*Исходный текст*
Если эта перемена касается перераспределения первой и второй пары изложенных выше признаков «правого» и «левого» {а отчасти и изменения самого смысла первой пары признаков) — то столь же существенное изменение совершается и с местом третьего из вышеупомянутых признаков. С исчезновением прежних высших классов или с потерей ими политического и общественного влияния «правые» не только тактически-демагогически должны искать себе опоры в низших классах, но часто и принципиально становятся выразителями вожделений и интересов той части низших классов, которая еще живет в идее традиционализма. «Правые» (или, по крайней мере, известная их группа) становятся отныне вождями части народных масс, мечтают о народном восстании и в этом смысле занимают позицию «крайних левых». Несмотря на свою острую ненависть к «левым» в других отношениях, они иногда солидаризируются с теми «крайними левыми», которые сами находятся в оппозиции и не удовлетворены господствующей в государстве левой властью, и эту связь выражают даже в своем имени («национал-социалисты» в Германии). Отсюда возникает многозначительный, весьма знаменательный для будущего, раскол в прежде единой «правой» партия — раскол настолько существенный, что перед его лицом старое общее обозначение обеих групп как «правых» почти теряет реальный политический смысл. А именно, прежние «правые» раскалываются на консерваторов-либералов, отстаивающих интересы свободы и культуры, права образованного слоя на руководящую роль в государстве, и на реакционеров, опирающихся на вожделения черни и во всяком развитии свободы и культуры усматривающих зло либеральной демократии. Если обе эти группы борются с господствующей демократией и в этом смысле являются союзниками, то нельзя за этим тактическим и полемическим единством упускать из виду их радикальную противоположность: они нападают на демократию, находящуюся в промежутке между ними, с двух противоположных сторон — хотелось бы сказать; слева я справа, если бы эти термины не имели уже своего особого, не подходящего сюда, исторически определенного смысла.

Весьма достопримечательно, что русская политическая терминология за последнее десятилетие (со времени возникновения «белого» движения) уже фиксировала это различие и эту противоположность в терминах «белого движения» и «черносотенства». Что вернее, мудрость ли языка, которая инстинктивно фиксировала максимальную противоположность двух направлений в пределах того, что зовется обычно «правым» (что может быть большей противоположностью, чем различие между «белым» и «черным»?), или наши традиционные понятия, не усматривающие здесь никакого существенного различия? Конечно, личный состав обоих направлений часто тесно переплетается (именно ввиду невыявленности и неосознанности их идейной противоположности); вполне естественно также, что оба направления в борьбе с общим врагом — большевизмом — объединяются между собой (союз в борьбе против общего врага так же мало означает во внутренней политике сущностную солидарность союзников, как в политике внешней). Мы думаем, что язык тут вполне прав и что после ликвидации большевизма именно борьба между этими двумя направлениями (условимся их называть «белым» и «черным», пользуясь счастливым обстоятельством, что язык дает здесь меткие новые имена взамен истрепанных «правого» и «левого») составит центральную тему политической жизни будущего в России. Здесь на общей почве традиционализма (понимаемого, впрочем, тоже весьма различно) должно произойти решающее столкновение между поборниками свободы и культуры (и, следовательно, основанного на начале культуры, иерархического строения общества) и приверженцами принципа принуждения («палки» и «кнута») и демагогической нивелировки.

*Исходные данные*

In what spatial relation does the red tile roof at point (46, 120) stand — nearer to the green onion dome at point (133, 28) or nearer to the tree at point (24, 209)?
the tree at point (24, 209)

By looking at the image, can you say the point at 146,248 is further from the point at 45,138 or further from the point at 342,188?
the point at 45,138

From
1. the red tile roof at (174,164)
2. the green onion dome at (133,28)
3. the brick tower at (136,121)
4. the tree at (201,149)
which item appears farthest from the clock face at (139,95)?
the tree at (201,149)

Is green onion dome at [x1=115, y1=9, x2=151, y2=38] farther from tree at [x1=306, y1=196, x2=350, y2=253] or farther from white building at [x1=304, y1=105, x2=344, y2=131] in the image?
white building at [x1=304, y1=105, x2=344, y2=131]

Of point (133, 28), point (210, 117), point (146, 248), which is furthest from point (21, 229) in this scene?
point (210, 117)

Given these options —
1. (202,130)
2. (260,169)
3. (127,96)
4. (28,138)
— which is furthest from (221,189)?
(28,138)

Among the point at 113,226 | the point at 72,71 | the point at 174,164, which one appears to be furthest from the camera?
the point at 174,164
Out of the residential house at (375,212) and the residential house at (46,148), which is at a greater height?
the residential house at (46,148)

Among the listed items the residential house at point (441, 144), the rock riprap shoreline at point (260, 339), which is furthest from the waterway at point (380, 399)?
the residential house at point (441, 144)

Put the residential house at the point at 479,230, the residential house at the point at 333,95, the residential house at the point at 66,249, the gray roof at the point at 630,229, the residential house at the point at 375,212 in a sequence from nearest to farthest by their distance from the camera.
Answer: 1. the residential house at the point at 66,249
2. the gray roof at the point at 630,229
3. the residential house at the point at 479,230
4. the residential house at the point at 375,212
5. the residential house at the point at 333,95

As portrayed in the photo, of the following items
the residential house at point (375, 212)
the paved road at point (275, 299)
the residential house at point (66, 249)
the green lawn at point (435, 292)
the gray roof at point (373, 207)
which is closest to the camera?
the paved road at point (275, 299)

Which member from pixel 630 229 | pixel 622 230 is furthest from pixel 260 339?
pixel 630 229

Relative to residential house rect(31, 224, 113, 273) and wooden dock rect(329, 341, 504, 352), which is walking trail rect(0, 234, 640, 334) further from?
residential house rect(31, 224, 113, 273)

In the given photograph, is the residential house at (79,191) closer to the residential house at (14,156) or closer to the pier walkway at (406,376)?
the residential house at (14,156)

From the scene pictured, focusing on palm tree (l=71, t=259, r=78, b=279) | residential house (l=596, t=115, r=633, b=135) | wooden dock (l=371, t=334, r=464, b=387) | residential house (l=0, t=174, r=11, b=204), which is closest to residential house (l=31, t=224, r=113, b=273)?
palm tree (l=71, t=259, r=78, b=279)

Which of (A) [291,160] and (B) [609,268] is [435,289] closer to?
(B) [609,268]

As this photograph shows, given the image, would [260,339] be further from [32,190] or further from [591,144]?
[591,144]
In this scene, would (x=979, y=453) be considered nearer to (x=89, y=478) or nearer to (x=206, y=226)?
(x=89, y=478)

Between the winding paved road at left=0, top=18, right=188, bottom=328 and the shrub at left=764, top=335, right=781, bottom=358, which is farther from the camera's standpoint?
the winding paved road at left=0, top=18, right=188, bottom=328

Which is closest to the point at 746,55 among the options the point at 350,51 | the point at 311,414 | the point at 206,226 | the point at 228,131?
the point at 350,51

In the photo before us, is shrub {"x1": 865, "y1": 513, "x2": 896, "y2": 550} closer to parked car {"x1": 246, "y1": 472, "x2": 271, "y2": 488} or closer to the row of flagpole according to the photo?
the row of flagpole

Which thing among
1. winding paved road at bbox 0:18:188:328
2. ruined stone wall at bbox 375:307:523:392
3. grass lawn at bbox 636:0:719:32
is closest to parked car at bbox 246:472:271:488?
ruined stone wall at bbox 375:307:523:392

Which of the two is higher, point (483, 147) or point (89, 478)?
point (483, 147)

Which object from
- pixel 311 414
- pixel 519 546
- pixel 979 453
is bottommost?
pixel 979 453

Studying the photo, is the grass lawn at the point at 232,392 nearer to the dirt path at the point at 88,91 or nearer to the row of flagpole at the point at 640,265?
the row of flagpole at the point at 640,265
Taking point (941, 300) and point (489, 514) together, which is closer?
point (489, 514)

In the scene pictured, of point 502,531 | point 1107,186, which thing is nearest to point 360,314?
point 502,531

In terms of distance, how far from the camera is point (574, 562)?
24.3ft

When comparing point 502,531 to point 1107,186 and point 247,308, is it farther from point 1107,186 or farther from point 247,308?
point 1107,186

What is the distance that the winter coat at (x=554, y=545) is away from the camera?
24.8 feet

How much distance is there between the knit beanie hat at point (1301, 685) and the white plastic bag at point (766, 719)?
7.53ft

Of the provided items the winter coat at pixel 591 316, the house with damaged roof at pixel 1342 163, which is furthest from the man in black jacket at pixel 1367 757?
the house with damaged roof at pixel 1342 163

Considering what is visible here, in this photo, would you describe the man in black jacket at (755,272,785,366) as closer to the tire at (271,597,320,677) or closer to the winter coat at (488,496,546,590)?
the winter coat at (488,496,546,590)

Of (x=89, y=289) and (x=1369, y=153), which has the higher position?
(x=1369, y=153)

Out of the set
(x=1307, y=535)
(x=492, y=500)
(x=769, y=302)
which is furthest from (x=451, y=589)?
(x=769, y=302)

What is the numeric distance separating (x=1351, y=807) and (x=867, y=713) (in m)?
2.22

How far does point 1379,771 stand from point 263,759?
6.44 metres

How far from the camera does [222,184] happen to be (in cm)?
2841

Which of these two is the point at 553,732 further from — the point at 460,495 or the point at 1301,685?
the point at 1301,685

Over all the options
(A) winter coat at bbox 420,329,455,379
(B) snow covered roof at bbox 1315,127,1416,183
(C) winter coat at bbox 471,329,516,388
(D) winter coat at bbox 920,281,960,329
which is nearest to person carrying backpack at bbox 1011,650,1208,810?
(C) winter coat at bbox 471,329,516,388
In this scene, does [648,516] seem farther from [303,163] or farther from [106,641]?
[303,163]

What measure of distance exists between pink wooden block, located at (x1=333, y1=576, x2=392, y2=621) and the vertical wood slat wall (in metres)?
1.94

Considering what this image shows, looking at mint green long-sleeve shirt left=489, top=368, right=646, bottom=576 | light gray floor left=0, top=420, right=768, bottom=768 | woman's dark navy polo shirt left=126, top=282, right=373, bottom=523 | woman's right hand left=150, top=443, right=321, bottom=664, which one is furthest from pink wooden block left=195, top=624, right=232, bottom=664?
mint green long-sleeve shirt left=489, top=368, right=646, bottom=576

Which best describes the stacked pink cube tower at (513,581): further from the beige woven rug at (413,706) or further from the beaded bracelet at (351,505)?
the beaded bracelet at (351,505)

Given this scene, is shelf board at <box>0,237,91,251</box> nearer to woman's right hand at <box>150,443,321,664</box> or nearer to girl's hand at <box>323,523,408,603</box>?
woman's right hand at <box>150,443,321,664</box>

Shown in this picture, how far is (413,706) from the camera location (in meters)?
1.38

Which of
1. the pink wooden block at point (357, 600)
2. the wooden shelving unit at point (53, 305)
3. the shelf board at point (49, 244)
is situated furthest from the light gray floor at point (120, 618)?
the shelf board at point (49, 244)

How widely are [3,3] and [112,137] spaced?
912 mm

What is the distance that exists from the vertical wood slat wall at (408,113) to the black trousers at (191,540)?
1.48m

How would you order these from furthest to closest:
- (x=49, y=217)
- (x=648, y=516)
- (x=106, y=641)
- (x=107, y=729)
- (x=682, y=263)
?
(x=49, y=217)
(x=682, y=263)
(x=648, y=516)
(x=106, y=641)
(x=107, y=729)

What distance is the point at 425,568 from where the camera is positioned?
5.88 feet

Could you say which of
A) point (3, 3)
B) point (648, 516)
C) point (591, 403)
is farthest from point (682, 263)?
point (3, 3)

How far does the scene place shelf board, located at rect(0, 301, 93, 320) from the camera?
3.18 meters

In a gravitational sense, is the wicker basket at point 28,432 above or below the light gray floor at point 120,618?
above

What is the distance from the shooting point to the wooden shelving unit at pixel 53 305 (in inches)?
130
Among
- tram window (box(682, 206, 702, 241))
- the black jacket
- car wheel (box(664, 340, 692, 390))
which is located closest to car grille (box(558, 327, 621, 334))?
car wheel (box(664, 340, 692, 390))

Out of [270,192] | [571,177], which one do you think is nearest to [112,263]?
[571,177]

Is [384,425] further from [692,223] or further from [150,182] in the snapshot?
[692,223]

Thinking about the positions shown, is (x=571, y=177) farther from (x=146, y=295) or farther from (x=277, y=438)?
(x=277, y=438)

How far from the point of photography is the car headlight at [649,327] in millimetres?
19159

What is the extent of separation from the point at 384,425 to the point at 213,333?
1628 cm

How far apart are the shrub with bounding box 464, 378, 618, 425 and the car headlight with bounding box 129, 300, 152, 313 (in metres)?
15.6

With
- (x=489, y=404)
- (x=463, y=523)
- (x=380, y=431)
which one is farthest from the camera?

*Задания*
(a) На какие две группы, согласно тексту о «правых» и «левых», раскалываются прежние «правые»?
(b) Продолжите текст о «правых» и «левых», начав сразу после его последнего предложения.

*Ответы к заданиям*
(a) На консерваторов-либералов и реакционеров.

(b)
Тот же, в сущности, раскол совершается и в «левых» партиях. Мы ограничиваемся здесь русской политической мыслью (в западноевропейской все это еще гораздо менее выявлено). Не замечателен ли факт, что, например, так называемые «левые эсеры» сотрудничали с большевиками и доселе им идейно близки, тогда как «правые эсеры», прежде в этом отношении во многом грешные, теперь являются их яростными и непримиримыми врагами? То же самое мы имеем и в лагере русских социал-демократов: не лежит ли целая бездна между мировоззрением г. Дана и г. Потресова? Не имеем ли мы право обобщить эти явления, сказавши, что в «левом» лагере тоже намечается (здесь на общей почве привычного рационализма, которая, однако, для одной группы тоже начинает сильно шататься) та же самая (в принятом нами смысле) коренная противоположность между «белым» и «черным»?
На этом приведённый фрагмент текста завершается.